Weather: high level cloud but windy
The wind got up last evening, and Bertie was in an exposed location.
It was still blowing this morning, with Bertie rocking to the extent that I thought twice about whether I wanted to do my entire planned route. At one point I decided against, saying I would just do an out-and-back from Aberdour beach, as my purpose for today was to see if it was possible to stick to the coast E of there and I already knew it was possible from Quarryhead to Rosehearty.
I’m glad, for a number of reasons that I finally opted to do the whole stretch (which is only around 8km, so it’s not like I was heading out to battle the wind for hours).
With such a short distance to cover, I only picked up one cakey-bread-thing snack. A bit like a kid on a school trip with a packed lunch, I’d eaten it within ten minutes of setting out. I’d barely even left the tarmac of Rosehearty’s streets.
The coast up to the Quarryhead track was every bit as nice as I remembered, and fortuitously I caught up with a chap along that section who was out walking his dog. He told me he had kept to the coast all the way to Aberdour Beach a few times, which was good reassurance that I wasn’t trying something infeasible.
A blog I’d read from 2014 (the year that we didn’t try to get from Aberdour to Quarryhead) told me that there were multiple barbed wire fences to get over, but I found all of them to either have gaps or sturdy stiles now. The most difficult (relatively*; in the grand scheme of things it was a little rough, but not overly taxing) ground came between the stiles, as those enclosed areas haven’t been grazed, and there’s enough footfall to see the vaguest hint of a trod, but not enough to make it an easy stroll.
Where the map shows the historic remains of Dundarg Castle, in reality there’s a much more modern, grand house. I followed the todden line around the front of its land, then soon came upon the only really troublesome 500m stretch of this bit of coast. A couple of landslips would have been passable on the cliff side of the fence, but I wasn’t happy being so exposed, so twice I hopped over a fence into the adjacent field for a stretch (actually, the second time I walked the entire length, as it was a grazing field and thus the going was much easier than on the other side of the fence). At the end of the second field yet another not-on-the-map section of engineered coast path, running between two fences, was before me, and that led me not just to the little beach road, but adjacent to it for half a kilometre.
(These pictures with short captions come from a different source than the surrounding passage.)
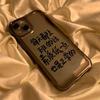 Office Worker Quotations Text Black and White Fun iPhone17 Mobile Phone Case 16promax Niche 15 Apple 14 All-inclusive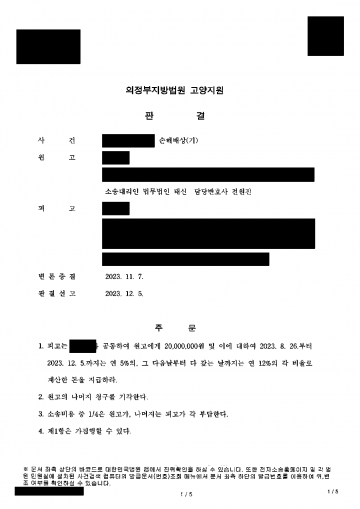 배우자에게는 위자료를 청구하지 않기로 했다며 상간자가 자기 몫만 내겠다고 한다면 — 상간자 위자료 2,000만원 판결 결과 문서(개인정보 가림)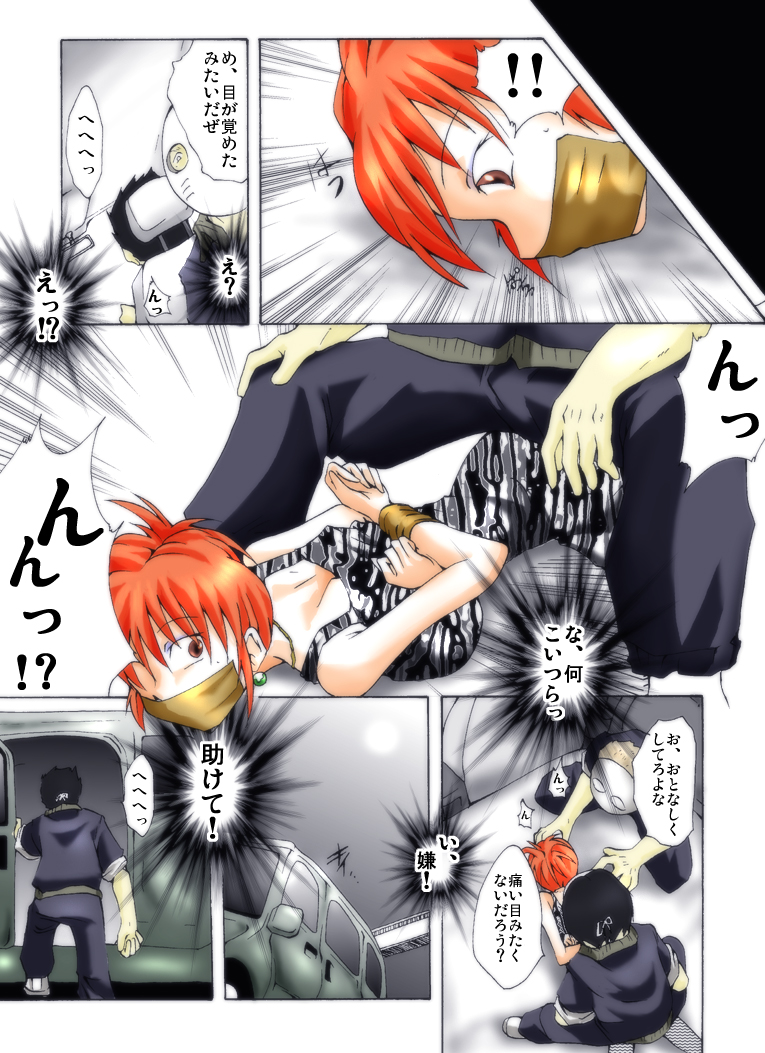 Yokubou Kaiki Dai 272 Shou -Yami Site Rape Ma Newhalf Goukan Jiken- page 5 full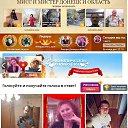 ���� Elena ���kras���, ������ - ��������� 19 ������� 2021 � ������ ���
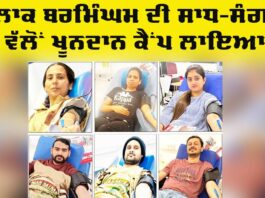 Birmingham Blood Donation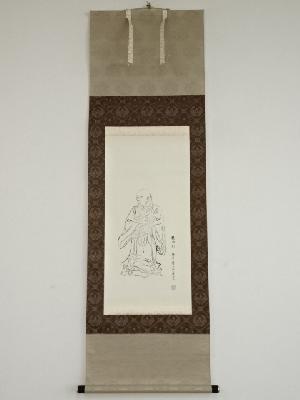 亀井慶宝　親鸞聖人　木版画　紙本掛軸（箱付）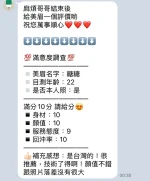 苗栗定點茶-糖糖：圖片 4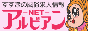 アルビアンネット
I’m impressed with all of the new sections of path that have been put in, but why oh why did they not put in an access point where the minor road meets the B-road, so that you can get onto the path that runs on the opposite side of the B-road? I thought maybe I’d just missed the access yesterday, but today I confirmed that it doesn’t exist.
Mick was once again waiting for me, with the kettle on, in New Aberdour car park and after an early lunch back to Newtonmore we headed, away from the sunshine and wind, and into dark threatening skies and stillness.
It’s a pity that (through my own laziness) I didn’t check out the bit of coast E of Macduff, but I’m pretty confident that I would have found it still impassable. Even with that omission, it was a most worthwhile trip.
(*The chap with whom I’d chatted also disclosed that he’d done the walk with his wife last year and she declared it as the worst walk she’d ever done. Given that he’s chosen to do it a number of times, which would be odd behaviour if it was a bad route, I deduced that she’s not much of a walker. Having now walked it myself, my deduction stands.)